The failure of an NFZ would, White insists, “leave the interveners in a very awkward position.” Well, no Prof, it wouldn’t, and not just because we’re all of us “interveners” of one kind or another. No Libyan is calling for foreign troops. Indeed, some rebels have sworn they’ll fight any foreign troops who land in Libya with the same determination they’re fighting Gaddafi’s forces. It is universally accepted that this is a fight Libyans themselves must win, even as Gaddafi relies on foreign mercenaries. The rebel forces want our assistance in nullifying the military advantages that we ourselves have handed Gaddafi. They don’t want us to do their job for them.
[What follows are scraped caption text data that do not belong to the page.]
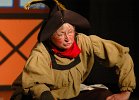 AAGX0016 : Das Feuerzeug, Theaterbühne, Tragicomedia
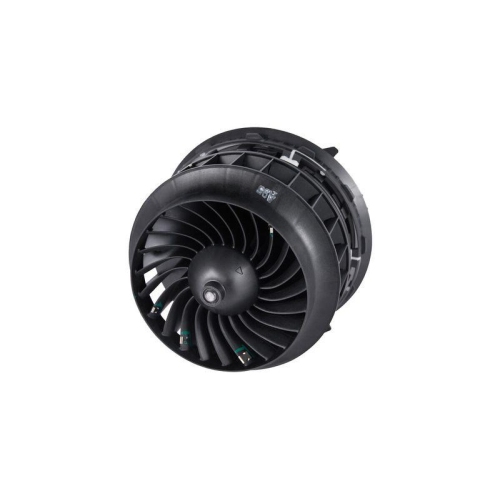VALEO Ventilator, habitaclu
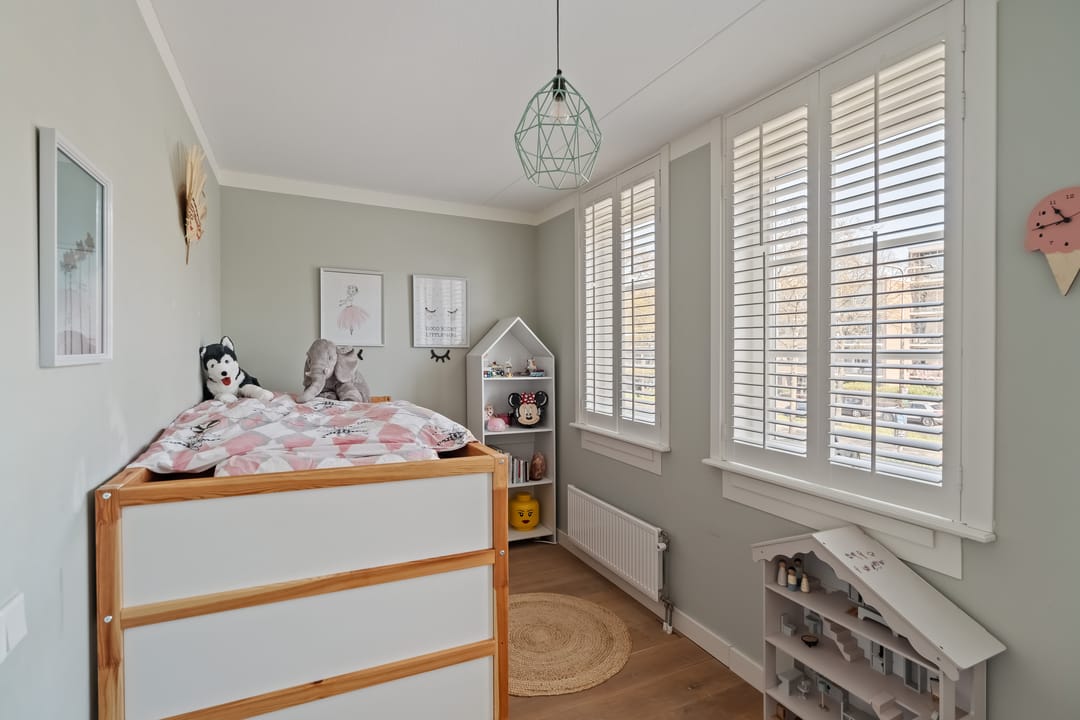 Foto 23 van van de Mortelstraat 5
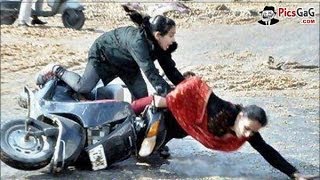 Watch Live Accidents Caught in Camera INDIA Video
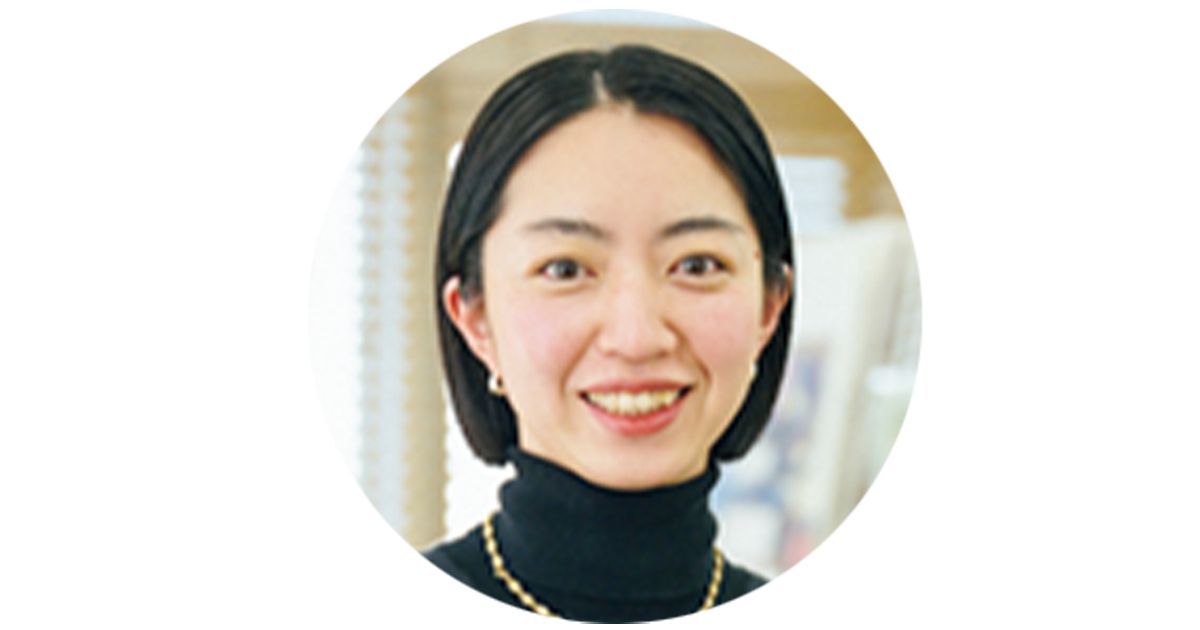 Ballsey・TOMORROWLANDcollection MDの渡邊さん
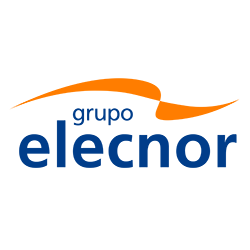 Grupo Elecnor logo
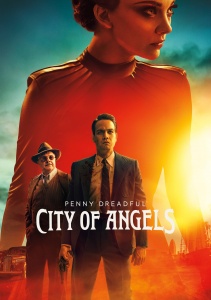 Страшные сказки: Город ангелов, Сезон 1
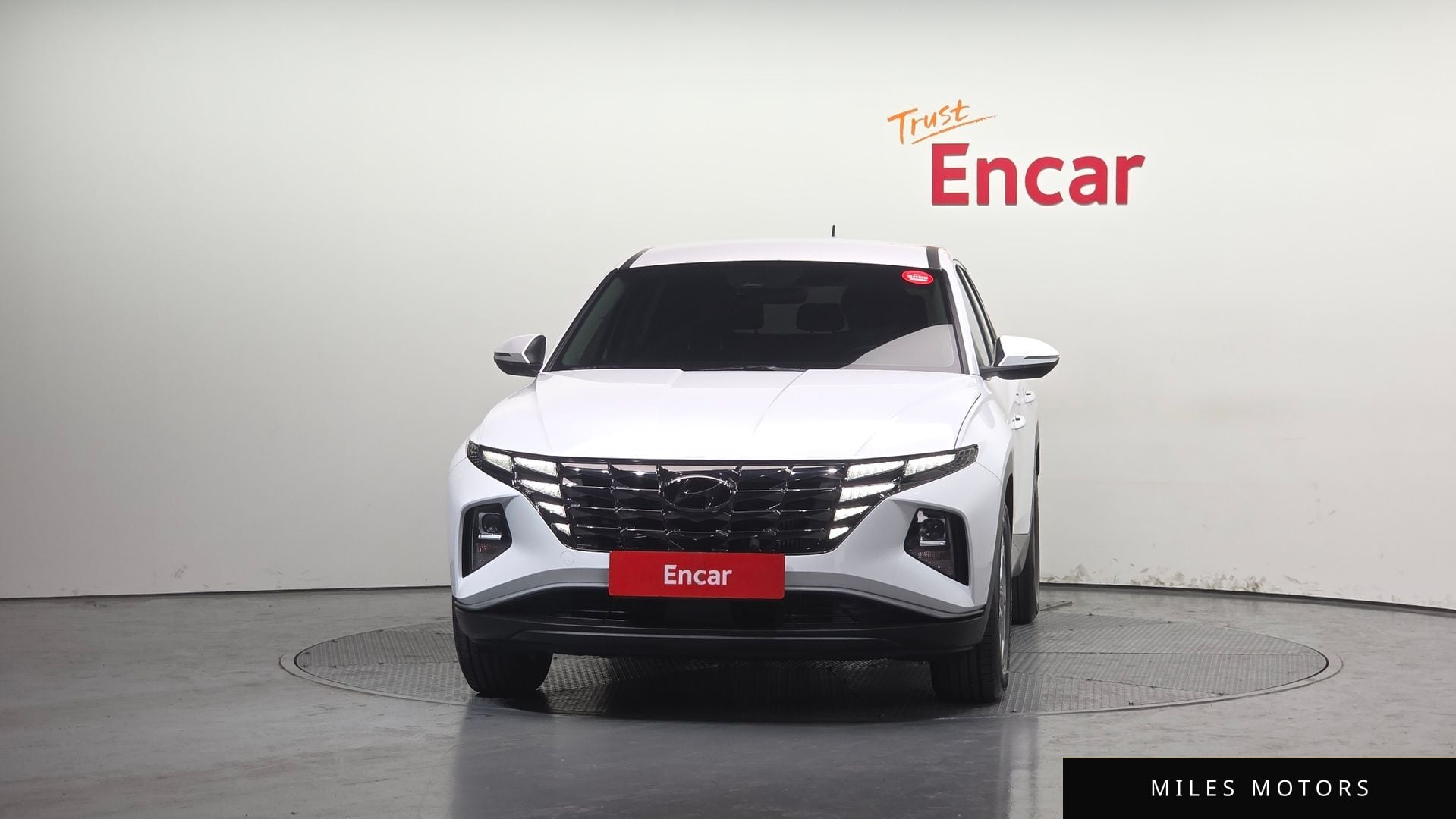 Hyundai Tucson 2021 — миниатюра 3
But, really, White doesn’t have much use for the rebels. “Who are the rebels and what would their victory mean for Libya?” he asks. We’ve heard this line before, from other parts of the foreign policy establishment. “We don’t know the opposition,” warned Daniel Byman of the Brookings Institution last month, when there were first calls for a NFZ.
Well, we know one critical thing — they’re not Gaddafi, we know they’re not a regime that engages in systematic and savage human rights violations as a matter of basic policy, we know they won’t, should they manage to take control of those parts of Libya currently under Gaddafi’s control, systematically butcher the resident populations. Which answers the “who are the rebels” question comprehensively on the issue of “intervention”.
Awkward positions? There’s no awkward position here. “Interveners” can say they wanted to respond to Libyan pleas for help. They can say they wanted to give some substance to the West’s endless prattle about human rights, freedom and pluralism. They can say they weren’t content to conjure reasons why nothing could be done, to explain away the possibility that the West’s incessant intervention in the Middle East could, for once, aid freedom rather than propping up the vilest of dictators.
Kevin Rudd’s concluding remarks on Libya last night are worth repeating, because — unusually for Rudd — they very pithily sum up why the likes of Hugh White are so profoundly wrong.
It’s 2011. I would hope the international community would learn from history, because in a month’s time, two months’ time, three months’ time, if for whatever reason Gaddafi begins to prevail and we see the large-scale butchery of Libyan civilians, I am deeply concerned about how the international community will reflect on itself, and secondly, then explain itself to the Arab countries of the Middle East who have called for this action.